No, we don't. Even in the worse case scenarios, a runaway greenhouse effect a la Venus was never remotely part of the scientific consensus. Heck, the IPCC just retired the worst case RCP 8.5 scenario saying it is now scientifically implausible. Now a big reason it was deemed implausible is the transition to renewable energy is happening. But even if RCP 8.5 did happen, it was not a humanity ending scenario.
This is exactly wrong as it relates to RCP 8.5. A number of research papers came out basically showing how 8.5 was completely implausible, and it was only after these papers were widely cited and reached consensus did the IPCC retire 8.5.
This article by some of the original authors of one of those papers explains the situation well: https://www.theclimatebrink.com/p/on-the-death-of-rcp85 . If you actually read their linked research paper, I don't think any unbiased observer could think 8.5 is plausible anymore (and, in fairness, 8.5 was always proposed as a worst case scenario, not a "business as usual scenario", as that climatebrink article explains very well).
Can you do it like the IPCC report and assign a confidence to that claim?
Mine would be: RCP 8.5 ending humanity (very low likelihood, low confidence), based on absolutely nothing.
Again, a "runaway Venus" was never really in the cards. As far as I am aware, basically all the carbon that is now locked in the ground in fossil fuels was once in the environment, and Earth still supported copious life at that time. E.g. at one point when dinosaurs roamed the Earth, there were no polar ice caps (Antarctica, even when it was near its current position over the South Pole, had lush green forests and lots of dinosaurs, even with many months of darkness), sea level was many meters higher, but life still flourished.
I'm not downplaying climate change. A significant, geologically fast rise in global temperatures would kill millions/billions of people, inundate coastal areas, result in major migrations and resource wars, etc. But "ending humanity" by making the entire planet unlivable was never supported by the science.
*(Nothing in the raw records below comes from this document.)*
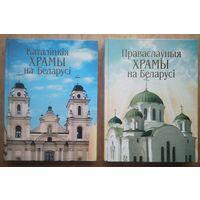 Две кнiгi Кулагіна А.М. : Правослаўные храмы на Беларусi + Каталiцкiя храмы на Беларусi. Цана за 2.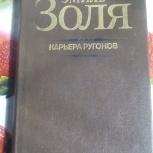 Э. Золя Карьера Ругонов, Ростов-на-Дону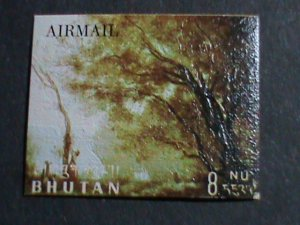 BHUTAN STAMP-COLORFUL OIL PAINTING STAMP-FOREST- MINT STAMP-  VERY FINE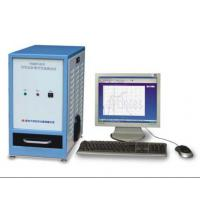 Durable Textile Testing Equipment , Fabrics UV Prevention Performance Tester Transmittance Manufactures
That won't happen, of course, since we kept increasing the threshold every time we approached the previous threshold. Luckily for us now, human society won't collapse until we hit 2 degrees!
Man, reading these comments is making me realize how crazy the messaging on climate alarmism actually got. No, 1.5 C was literally never the threshold where "everything would be fucked and human civilization would inevitably collapse." Where are people getting this misinformation? It wasn't from the IPCC, nor from the broader scientific consensus, nor was it part of the Kyoto or Paris Protocol statements. Yes, there would be colossally bad impacts, but "everything would be fucked and human civilization would inevitably collapse" is just total bullshit.
so journalists focus on Number, because Number is simple and understandable. even when Number is mostly or completely bogus.